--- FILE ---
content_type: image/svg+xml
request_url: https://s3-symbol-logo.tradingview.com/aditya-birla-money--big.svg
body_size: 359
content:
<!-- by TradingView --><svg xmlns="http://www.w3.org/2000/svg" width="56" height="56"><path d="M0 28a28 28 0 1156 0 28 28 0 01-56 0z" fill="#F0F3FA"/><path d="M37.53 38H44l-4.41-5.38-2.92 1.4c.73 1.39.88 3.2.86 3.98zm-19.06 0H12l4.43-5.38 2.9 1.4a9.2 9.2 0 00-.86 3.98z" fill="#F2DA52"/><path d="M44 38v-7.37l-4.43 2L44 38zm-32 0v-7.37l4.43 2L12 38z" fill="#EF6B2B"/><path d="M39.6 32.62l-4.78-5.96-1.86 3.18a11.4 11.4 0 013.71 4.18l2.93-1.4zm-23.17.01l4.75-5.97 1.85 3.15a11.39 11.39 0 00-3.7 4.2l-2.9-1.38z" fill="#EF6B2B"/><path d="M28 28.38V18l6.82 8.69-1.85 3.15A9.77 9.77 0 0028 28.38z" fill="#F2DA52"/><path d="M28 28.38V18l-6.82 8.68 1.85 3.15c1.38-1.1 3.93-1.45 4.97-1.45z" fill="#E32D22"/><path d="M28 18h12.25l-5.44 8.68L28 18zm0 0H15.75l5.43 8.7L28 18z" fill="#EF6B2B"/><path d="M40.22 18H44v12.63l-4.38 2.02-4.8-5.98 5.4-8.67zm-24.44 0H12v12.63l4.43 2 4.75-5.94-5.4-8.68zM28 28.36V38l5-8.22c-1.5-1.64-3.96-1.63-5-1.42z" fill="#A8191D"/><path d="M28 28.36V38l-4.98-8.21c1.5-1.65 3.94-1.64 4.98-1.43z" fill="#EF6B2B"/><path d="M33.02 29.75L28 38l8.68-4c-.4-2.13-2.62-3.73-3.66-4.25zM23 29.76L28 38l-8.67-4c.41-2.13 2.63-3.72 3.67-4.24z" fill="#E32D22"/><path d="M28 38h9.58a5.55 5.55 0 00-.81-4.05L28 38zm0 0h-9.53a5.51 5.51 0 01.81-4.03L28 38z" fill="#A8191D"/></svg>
════
▶ Your objective:
Transcribe the listing in full, line by line.

▶ Reply:
--- FILE ---
content_type: image/svg+xml
request_url: https://s3-symbol-logo.tradingview.com/aditya-birla-money--big.svg
body_size: 359
content:
<!-- by TradingView --><svg xmlns="http://www.w3.org/2000/svg" width="56" height="56"><path d="M0 28a28 28 0 1156 0 28 28 0 01-56 0z" fill="#F0F3FA"/><path d="M37.53 38H44l-4.41-5.38-2.92 1.4c.73 1.39.88 3.2.86 3.98zm-19.06 0H12l4.43-5.38 2.9 1.4a9.2 9.2 0 00-.86 3.98z" fill="#F2DA52"/><path d="M44 38v-7.37l-4.43 2L44 38zm-32 0v-7.37l4.43 2L12 38z" fill="#EF6B2B"/><path d="M39.6 32.62l-4.78-5.96-1.86 3.18a11.4 11.4 0 013.71 4.18l2.93-1.4zm-23.17.01l4.75-5.97 1.85 3.15a11.39 11.39 0 00-3.7 4.2l-2.9-1.38z" fill="#EF6B2B"/><path d="M28 28.38V18l6.82 8.69-1.85 3.15A9.77 9.77 0 0028 28.38z" fill="#F2DA52"/><path d="M28 28.38V18l-6.82 8.68 1.85 3.15c1.38-1.1 3.93-1.45 4.97-1.45z" fill="#E32D22"/><path d="M28 18h12.25l-5.44 8.68L28 18zm0 0H15.75l5.43 8.7L28 18z" fill="#EF6B2B"/><path d="M40.22 18H44v12.63l-4.38 2.02-4.8-5.98 5.4-8.67zm-24.44 0H12v12.63l4.43 2 4.75-5.94-5.4-8.68zM28 28.36V38l5-8.22c-1.5-1.64-3.96-1.63-5-1.42z" fill="#A8191D"/><path d="M28 28.36V38l-4.98-8.21c1.5-1.65 3.94-1.64 4.98-1.43z" fill="#EF6B2B"/><path d="M33.02 29.75L28 38l8.68-4c-.4-2.13-2.62-3.73-3.66-4.25zM23 29.76L28 38l-8.67-4c.41-2.13 2.63-3.72 3.67-4.24z" fill="#E32D22"/><path d="M28 38h9.58a5.55 5.55 0 00-.81-4.05L28 38zm0 0h-9.53a5.51 5.51 0 01.81-4.03L28 38z" fill="#A8191D"/></svg>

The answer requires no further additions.